### EXTRACTED MATERIAL
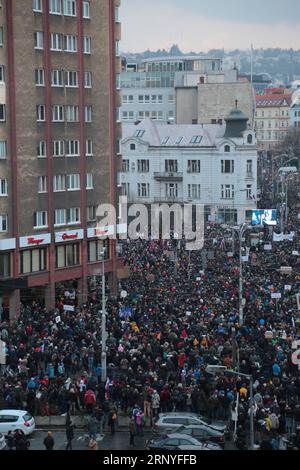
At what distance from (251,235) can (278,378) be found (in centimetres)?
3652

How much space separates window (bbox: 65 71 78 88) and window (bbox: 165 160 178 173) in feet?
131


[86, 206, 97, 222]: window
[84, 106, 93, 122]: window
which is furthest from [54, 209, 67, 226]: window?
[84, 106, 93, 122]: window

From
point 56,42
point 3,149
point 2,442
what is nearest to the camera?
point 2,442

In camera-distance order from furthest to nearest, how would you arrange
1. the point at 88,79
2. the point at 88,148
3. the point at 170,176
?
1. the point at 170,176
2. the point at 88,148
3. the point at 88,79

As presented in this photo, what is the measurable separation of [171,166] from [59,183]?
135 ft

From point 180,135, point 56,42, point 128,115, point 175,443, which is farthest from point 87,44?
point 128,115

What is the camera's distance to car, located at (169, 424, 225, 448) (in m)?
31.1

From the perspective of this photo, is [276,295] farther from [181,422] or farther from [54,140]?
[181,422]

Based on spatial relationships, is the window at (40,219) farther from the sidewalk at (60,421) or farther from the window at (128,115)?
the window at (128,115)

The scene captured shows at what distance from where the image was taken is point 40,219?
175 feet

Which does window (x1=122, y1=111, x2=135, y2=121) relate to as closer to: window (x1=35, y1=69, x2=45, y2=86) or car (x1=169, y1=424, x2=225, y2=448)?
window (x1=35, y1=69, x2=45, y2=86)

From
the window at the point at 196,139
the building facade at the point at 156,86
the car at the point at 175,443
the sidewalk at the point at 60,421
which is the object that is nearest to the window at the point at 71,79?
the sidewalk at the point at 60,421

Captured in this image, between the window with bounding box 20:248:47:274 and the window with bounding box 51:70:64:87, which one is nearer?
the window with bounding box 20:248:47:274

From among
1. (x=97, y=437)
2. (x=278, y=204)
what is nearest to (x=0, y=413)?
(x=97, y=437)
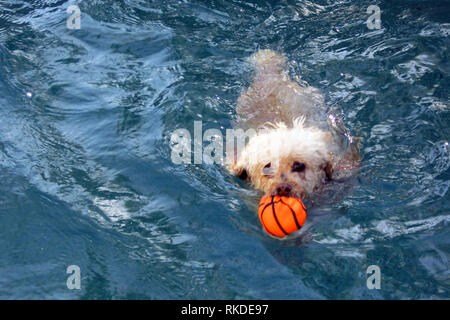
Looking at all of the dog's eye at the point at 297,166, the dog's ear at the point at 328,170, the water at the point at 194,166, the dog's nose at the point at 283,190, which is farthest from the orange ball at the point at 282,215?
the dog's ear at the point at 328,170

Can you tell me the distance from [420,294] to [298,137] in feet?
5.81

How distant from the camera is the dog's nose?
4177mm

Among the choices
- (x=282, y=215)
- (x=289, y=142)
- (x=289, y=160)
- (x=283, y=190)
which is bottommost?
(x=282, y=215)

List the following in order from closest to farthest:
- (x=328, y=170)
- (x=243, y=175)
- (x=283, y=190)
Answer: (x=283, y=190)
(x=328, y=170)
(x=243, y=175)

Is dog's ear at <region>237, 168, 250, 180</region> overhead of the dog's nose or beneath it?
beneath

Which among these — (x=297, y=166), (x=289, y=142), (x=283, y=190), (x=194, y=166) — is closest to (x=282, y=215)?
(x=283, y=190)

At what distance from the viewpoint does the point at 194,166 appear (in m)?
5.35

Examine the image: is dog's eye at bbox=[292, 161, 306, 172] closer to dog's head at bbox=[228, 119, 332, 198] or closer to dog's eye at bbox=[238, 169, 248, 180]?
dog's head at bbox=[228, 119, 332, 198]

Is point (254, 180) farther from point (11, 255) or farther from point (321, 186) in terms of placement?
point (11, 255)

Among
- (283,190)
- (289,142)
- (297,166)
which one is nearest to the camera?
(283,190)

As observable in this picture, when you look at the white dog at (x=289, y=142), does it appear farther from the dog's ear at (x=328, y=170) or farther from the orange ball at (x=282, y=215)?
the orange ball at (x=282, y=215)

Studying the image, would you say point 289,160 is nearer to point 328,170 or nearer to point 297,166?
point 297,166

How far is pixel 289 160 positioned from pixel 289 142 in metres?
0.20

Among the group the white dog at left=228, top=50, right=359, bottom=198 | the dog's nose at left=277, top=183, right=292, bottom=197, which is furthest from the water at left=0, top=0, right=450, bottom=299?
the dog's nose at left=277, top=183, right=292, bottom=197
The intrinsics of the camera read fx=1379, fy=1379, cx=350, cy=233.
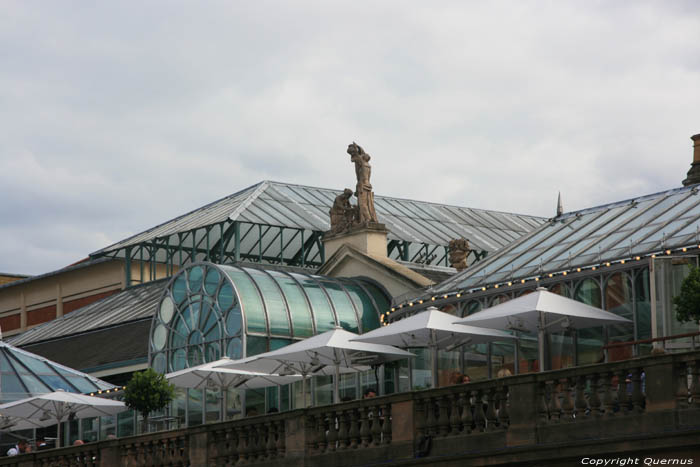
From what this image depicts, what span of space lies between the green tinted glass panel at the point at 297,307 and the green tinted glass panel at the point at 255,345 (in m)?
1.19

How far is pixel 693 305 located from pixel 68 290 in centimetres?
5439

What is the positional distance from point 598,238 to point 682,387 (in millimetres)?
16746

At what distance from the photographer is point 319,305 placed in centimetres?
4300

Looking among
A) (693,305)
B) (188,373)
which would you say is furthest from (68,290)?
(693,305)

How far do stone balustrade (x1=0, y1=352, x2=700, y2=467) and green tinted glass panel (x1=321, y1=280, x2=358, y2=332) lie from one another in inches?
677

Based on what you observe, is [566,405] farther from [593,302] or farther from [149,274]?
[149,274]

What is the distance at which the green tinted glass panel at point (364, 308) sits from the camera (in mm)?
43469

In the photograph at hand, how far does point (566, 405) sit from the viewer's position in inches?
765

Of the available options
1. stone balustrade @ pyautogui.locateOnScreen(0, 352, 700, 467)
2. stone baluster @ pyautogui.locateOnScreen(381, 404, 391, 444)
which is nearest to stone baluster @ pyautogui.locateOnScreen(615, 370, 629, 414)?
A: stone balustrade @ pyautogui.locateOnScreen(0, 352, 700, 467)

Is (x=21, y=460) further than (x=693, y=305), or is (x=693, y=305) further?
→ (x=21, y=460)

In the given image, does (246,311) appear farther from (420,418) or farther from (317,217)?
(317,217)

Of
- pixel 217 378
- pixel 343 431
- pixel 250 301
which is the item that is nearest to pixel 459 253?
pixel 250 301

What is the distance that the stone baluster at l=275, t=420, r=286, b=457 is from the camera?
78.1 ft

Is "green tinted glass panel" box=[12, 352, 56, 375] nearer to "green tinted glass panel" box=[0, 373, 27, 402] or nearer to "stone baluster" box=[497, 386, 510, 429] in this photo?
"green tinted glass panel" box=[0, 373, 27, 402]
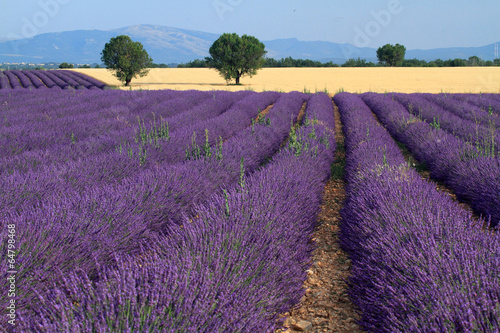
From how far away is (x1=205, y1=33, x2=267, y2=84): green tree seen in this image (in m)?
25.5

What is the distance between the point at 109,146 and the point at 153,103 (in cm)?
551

### DO THIS
Render the stretch of material from its start through the line that contains "3. the point at 88,79" as a Markdown table with the columns Row and Content, one numbered row per line and blank lines omitted. Keep the pictures out of the table.

### ANSWER TO THIS EXERCISE
| Row | Content |
|---|---|
| 1 | At what distance from (251,235) can (278,378) be found (in centimetres)? |
| 2 | 3652 |
| 3 | How much space separates window (bbox: 65 71 78 88) and window (bbox: 165 160 178 173) in feet? |
| 4 | 131 |
| 5 | [86, 206, 97, 222]: window |
| 6 | [84, 106, 93, 122]: window |
| 7 | which is furthest from [54, 209, 67, 226]: window? |
| 8 | [84, 106, 93, 122]: window |
| 9 | From |
| 10 | point 56,42 |
| 11 | point 3,149 |
| 12 | point 2,442 |
| 13 | what is nearest to the camera? |
| 14 | point 2,442 |
| 15 | In camera-distance order from furthest to nearest, how would you arrange |
| 16 | 1. the point at 88,79 |
| 17 | 2. the point at 88,148 |
| 18 | 3. the point at 170,176 |
| 19 | ? |
| 20 | 1. the point at 170,176 |
| 21 | 2. the point at 88,148 |
| 22 | 3. the point at 88,79 |